> _WHAT IS BEING ASKED_
Exactly the lines from the one holding "kingdom: Animalia" through the final line of the data are wanted, copied as written.

> _Items from a data source_

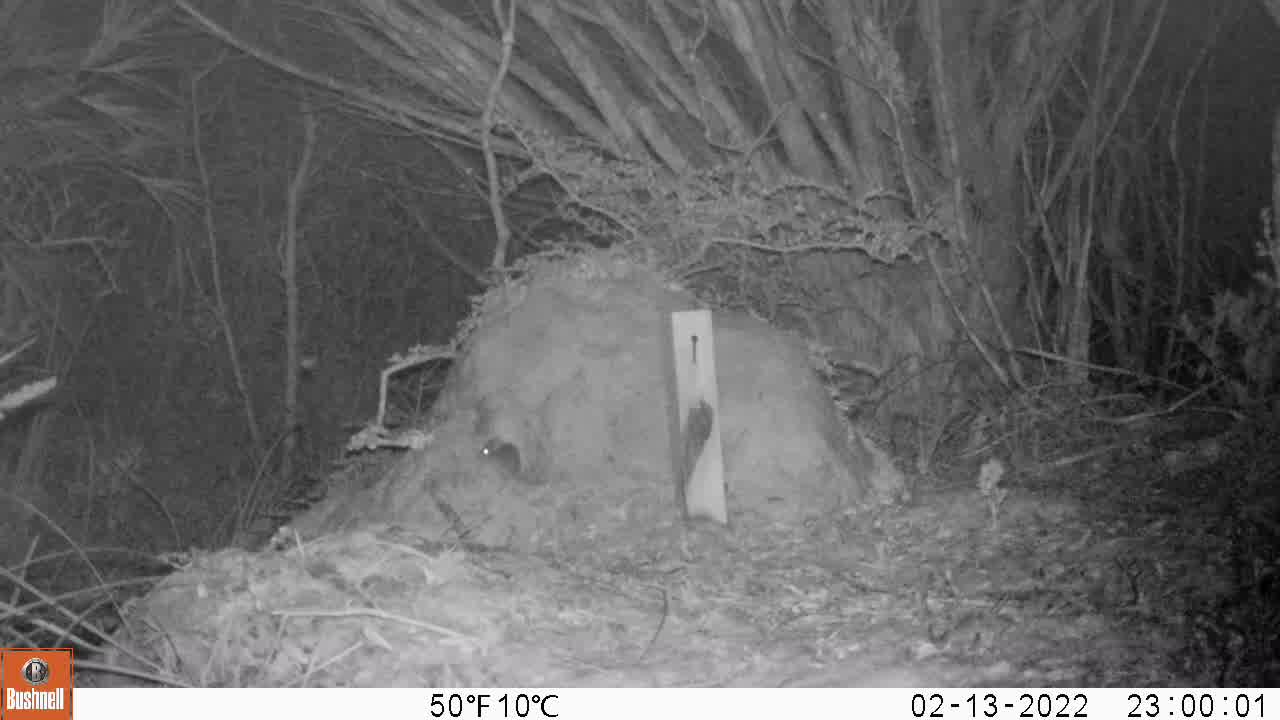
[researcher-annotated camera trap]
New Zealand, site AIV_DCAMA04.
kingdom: Animalia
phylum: Chordata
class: Mammalia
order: Rodentia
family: Muridae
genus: Mus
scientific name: Mus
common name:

> _ANSWER SECTION_
kingdom: Animalia
phylum: Chordata
class: Mammalia
order: Rodentia
family: Muridae
genus: Mus
scientific name: Mus
common name:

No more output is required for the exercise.